There’s a lot of negative things to say about topical preaching, but I know two things: 1) Father’s Day will be one of the most searched terms today on the Internet, and 2) No matter what “topic” I begin with, before the sermon is over I will preach the Gospel.
“Father Abraham had many sons, many sons had Father Abraham.” So goes the old children’s song. While we recognize Abraham as the primogenitor of the Jewish nation, like any member our fallen race he was far from perfect. One danger of celebrating historic lives is that we elevate a person too high by never mentioning certain shortcomings or character flaws. Historians have to be careful in their presentation of certain figures, particularly the ones they like.

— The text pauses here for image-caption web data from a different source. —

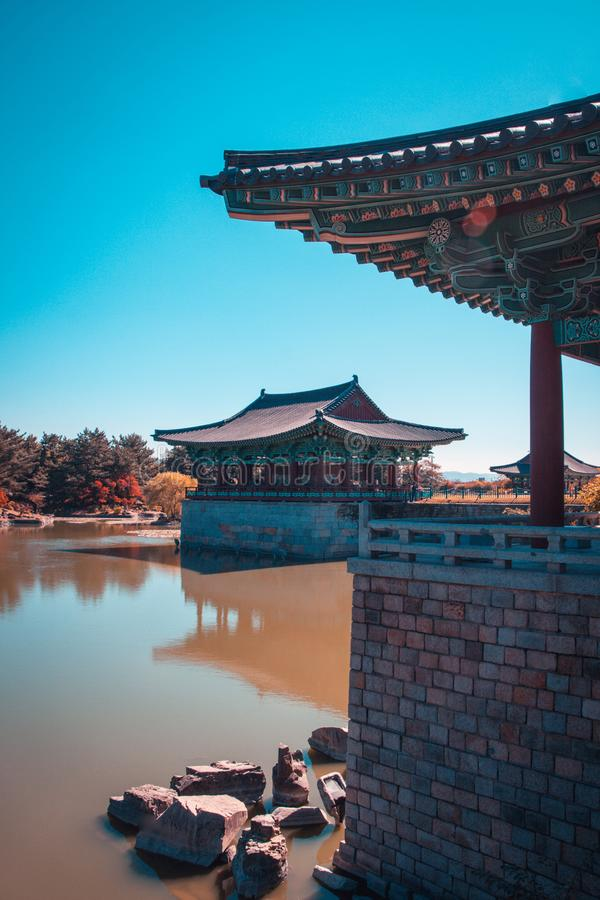 The pavilions of Anapji Pond reflected in the water in Gyeongju, South Korea. Teal and orange view. The pavilions of Anapji Pond reflected in the water in stock image
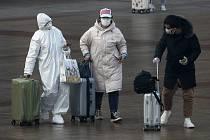 Cestující v ochranných maskách na nádraží v Pekingu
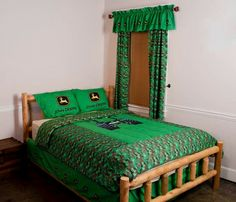 John Deere cover and curtains on cedar bed
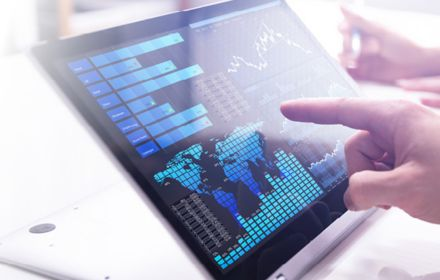 Finger touching screen with financial analytics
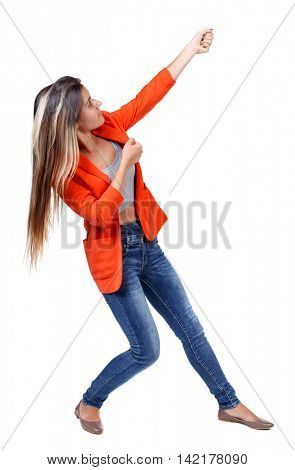 back view of standing girl pulling a rope from the top or cling to something. girl  watching. Rear view people collection.  backside view of person.  Isolated over white background. girl in a red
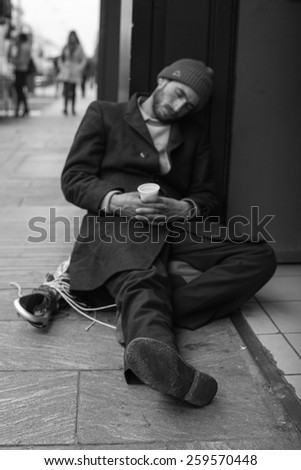 MILAN, ITALY - NOVEMBER, 24: Homeless sleeping in the floor of the street on November 24, 2014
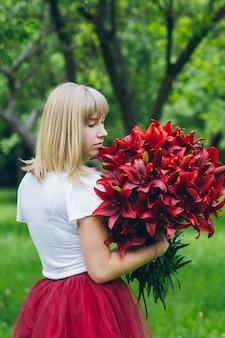 紫色のユリの大きな花束を持つ少女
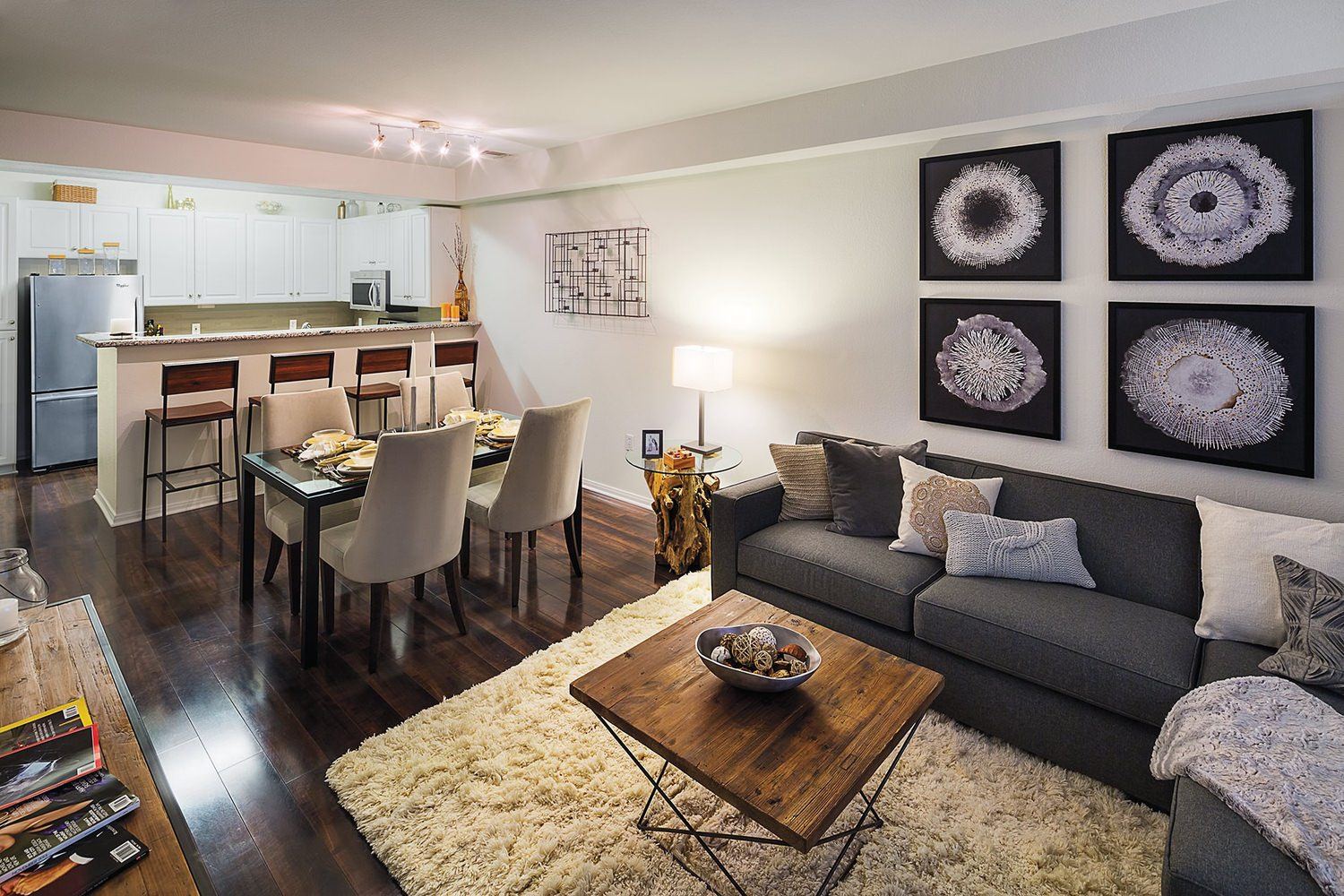 A kitchen and living room area that is full of furniture like sofas and tables.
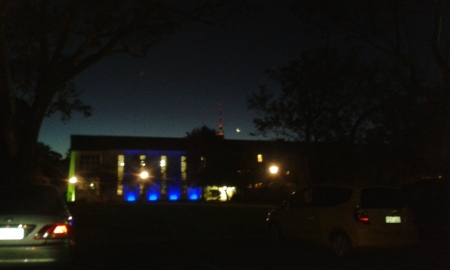 In the foreground, University House decorates its frontage with rich bright blue
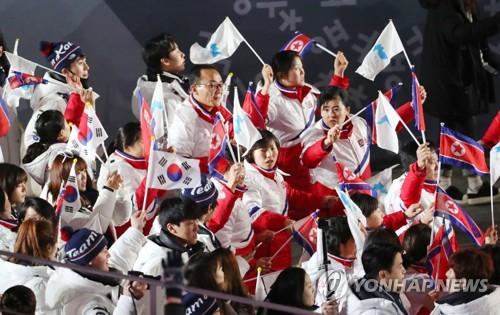 Los atletas surcoreanos y norcoreanos mueven sus propias banderas nacionales, marchando juntos durante la ceremonia de clausura de los Juegos Olímpicos de Invierno de PyeongChang, celebrada, el 25 de febrero de 2018, en el Estadio Olímpico de PyeongChang, al este de Seúl.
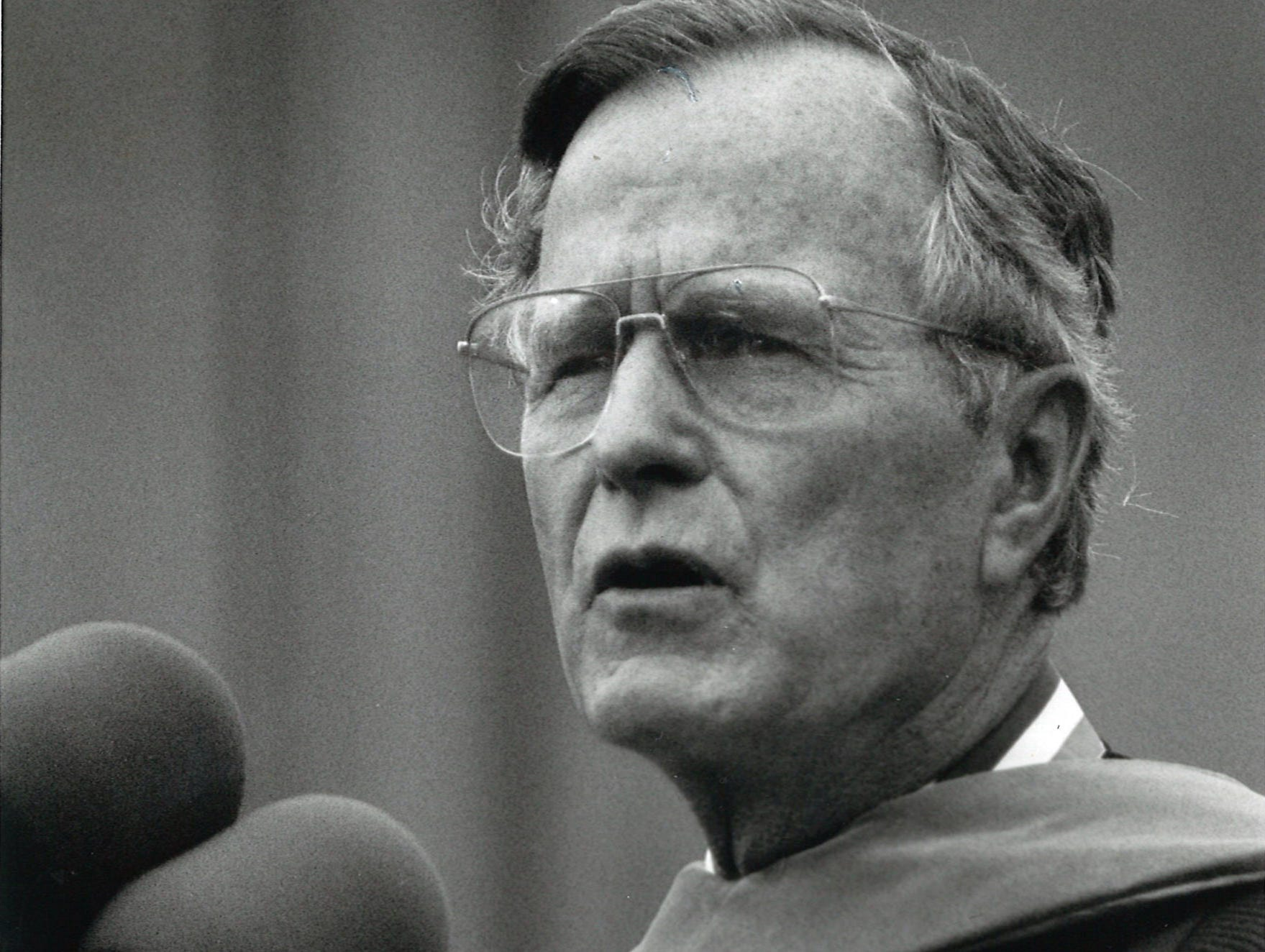 President George Bush delivers his commencement address at Texas A&I University on May 11, 1990. Bush stressed America's need to return to the forefront in science and technology and promised to put a man on Mars in the future.
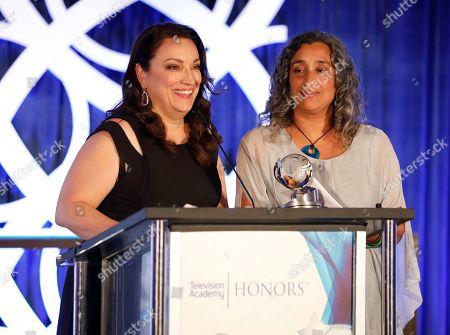 "Trish Adlesic, Geeta Gandbhir. Co-directors Trish Adlesic, left, and Geeta Gandbhir accept the Television Academy Honors Award for ""I Am Evidence"" at the 12th Annual Television Academy Honors, at the Beverly Wilshire Hotel in Los Angeles"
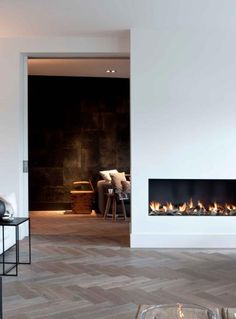 Double sided fireplace with two chairs in sitting room, a faux cowhide rug and a glass table. Unless they tell me a gas fireplace is impossible. Gotta have a modern firebox in the house! Home Fireplace, Modern Fireplace, Fireplace Design, Fireplaces, Simple Fireplace, Interior Architecture, Interior And Exterior, Interior Design, Water House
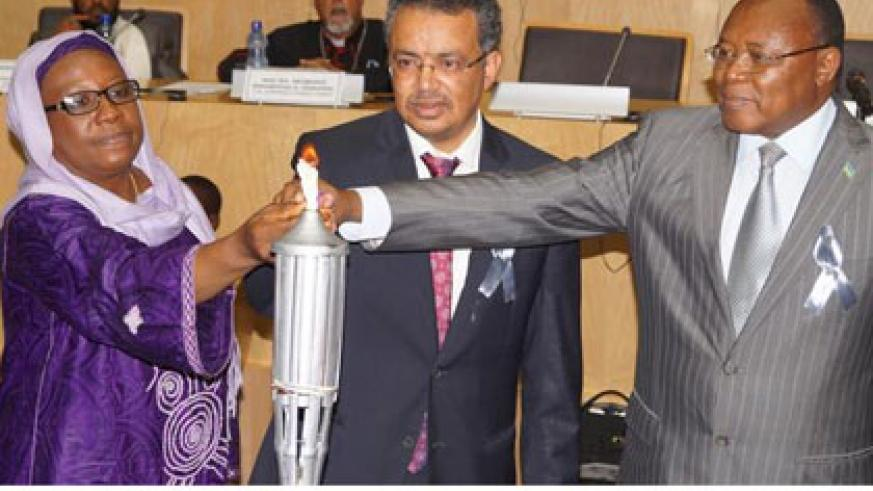 Dr Ghebreyesus (C), Dr Aisha Abdullahi, the AU Commissioner for Political Affairs (L), and Prof. Joseph Nsengimana, the Ambassador of Rwanda to Ethiopia, lit the Flame of Remembran....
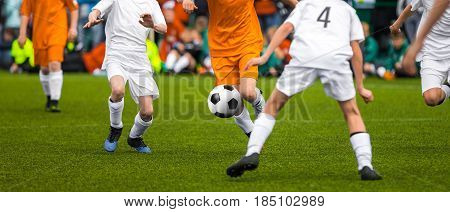 Youth Soccer Match. Young Footballers Kicking Soccer Game. Young Soccer Players Running After the Ball. Horizontal Sports Football Background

In Genesis 15 Abraham becomes the first person of faith in the Bible. God counts Abraham’s faith as righteousness, and the standard is set for the rest of scripture. Abraham was a person of faith, but he did not always make the right decisions. Even the faithful do not live a life without sin. (Try convincing the world of that one sometime.) Early in Genesis 12, God made His covenant with Abram that He would make of him a great nation. People that blessed him would be blessed. Then some time passed. Years had gone by between Genesis chapter 12 and chapter 15, but when Abram suggests a hired hand will inherit his possessions, God reassures him that this will not be his heir but his own son. Then it all gets a little Jerry Springer.
Sarai sees that she and her husband are aging, and suggests that Abram give her children by way of her Egyptian handmaiden Hagar. There would have been nothing unusual about this given the culture of the time. It was, however, exactly what God said not to do. In Genesis 15 God told Abram his own son would be his heir, and in the very next chapter Abram, without protest, goes along with his wife’s hair-brained scheme. Incidentally, after Ishmael is born, and Sarai sees that Abram loves him, she has a fit of jealous hatred and blames Abram for coming up with such a wicked plan.
Abram (not yet Abraham) the man of faith, has acted unfaithfully. We then see God’s mercy act in two ways. First, he reminds Abram that Ishmael is not the son of promise and that he and Sarai will indeed have a son of their very own. Secondly, since Hagar’s son Ishmael is also a son of Abram, a great nation will be made of him as well. God is faithful to his word, despite the problems that will create for the nation of Israel down the road.
Abraham was faithful enough in believing God’s promises to sacrifice his son Isaac, and yet on two separate occasion lied about Sarah being his sister. He believed Isaac would be raised from the dead if that was God’s will, but did not seem to think God would protect him from those who might murder him in order to marry his wife. Nobody’s perfect. Which is where this sermon was going all along.
Abraham believed in God’s promise, yet he did follow God’s will perfectly. And that is the lesson. God used Abraham despite his inherent flaws. We are a fallen people living under the curse. Perfection is out of our grasp. Only our Heavenly Father is always just, patient, loving, and forgives to 70 times 7. The best that fathers (and mothers, grandparents, sons and daughters) can hope to do is emulate the good examples we have before us, and trust in God’s grace for the rest.